ARTICLE:
First there is the process of familiarising oneself with the general rules of the game, the positioning of the pieces, attack and defence and other technical details.

Then, as we begin to ‘see’ (Al-Basir, the Seer of All) and understand what is happening in the vastness of the board, (Al-Wasi, the All-Comprehending) possibilities for clear action begin to open up that can lead to 'conquering' another army by giving checkmate. (Al-Wayid, the Finder)

If one gives the first checkmate, the two remaining players will most likely feel threatened by the superiority of pieces, (Al-Qawi, the Possessor of All Strength) and resolve to temporarily 'ally' (not explicitly, as it is against the rules) by simultaneously attacking their ‘common enemy’. (Al-Muntaqim, The Avenger)


This usually, but not always, ends in our own defeat, depending not only on how one manages one's own pieces (which may be many and located in sectors difficult to manage), (Al-Wali, the Governor) but also on the effectiveness of the attack received.

SUPPLIED DATA:
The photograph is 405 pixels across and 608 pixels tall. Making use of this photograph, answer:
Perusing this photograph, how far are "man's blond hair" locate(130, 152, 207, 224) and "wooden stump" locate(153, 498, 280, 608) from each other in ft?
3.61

WHAT YOU WILL DO:
[1] In the chess excerpt, which name is glossed as "the Finder"?
[2] Return the part of the chess excerpt that opens with the words containing "Then, as we" and closes with "the attack received.".
The data have no connection to the chess excerpt.

ANSWERS IN ORDER:
[1] Al-Wayid

[2]
Then, as we begin to ‘see’ (Al-Basir, the Seer of All) and understand what is happening in the vastness of the board, (Al-Wasi, the All-Comprehending) possibilities for clear action begin to open up that can lead to 'conquering' another army by giving checkmate. (Al-Wayid, the Finder)

If one gives the first checkmate, the two remaining players will most likely feel threatened by the superiority of pieces, (Al-Qawi, the Possessor of All Strength) and resolve to temporarily 'ally' (not explicitly, as it is against the rules) by simultaneously attacking their ‘common enemy’. (Al-Muntaqim, The Avenger)


This usually, but not always, ends in our own defeat, depending not only on how one manages one's own pieces (which may be many and located in sectors difficult to manage), (Al-Wali, the Governor) but also on the effectiveness of the attack received.